## WHAT TO PRODUCE
Please repeat only these lines, exactly: the one containing "Explanation: 'Capital Reduction'" and all that come after it in the material.

:::

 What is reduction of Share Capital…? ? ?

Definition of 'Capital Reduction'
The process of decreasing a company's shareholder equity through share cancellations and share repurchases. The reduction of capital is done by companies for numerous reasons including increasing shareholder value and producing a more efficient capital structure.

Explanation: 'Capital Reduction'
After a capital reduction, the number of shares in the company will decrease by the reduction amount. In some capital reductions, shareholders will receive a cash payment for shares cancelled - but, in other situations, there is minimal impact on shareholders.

:::

## RESPONSE TO THE TASK
Explanation: 'Capital Reduction'
After a capital reduction, the number of shares in the company will decrease by the reduction amount. In some capital reductions, shareholders will receive a cash payment for shares cancelled - but, in other situations, there is minimal impact on shareholders.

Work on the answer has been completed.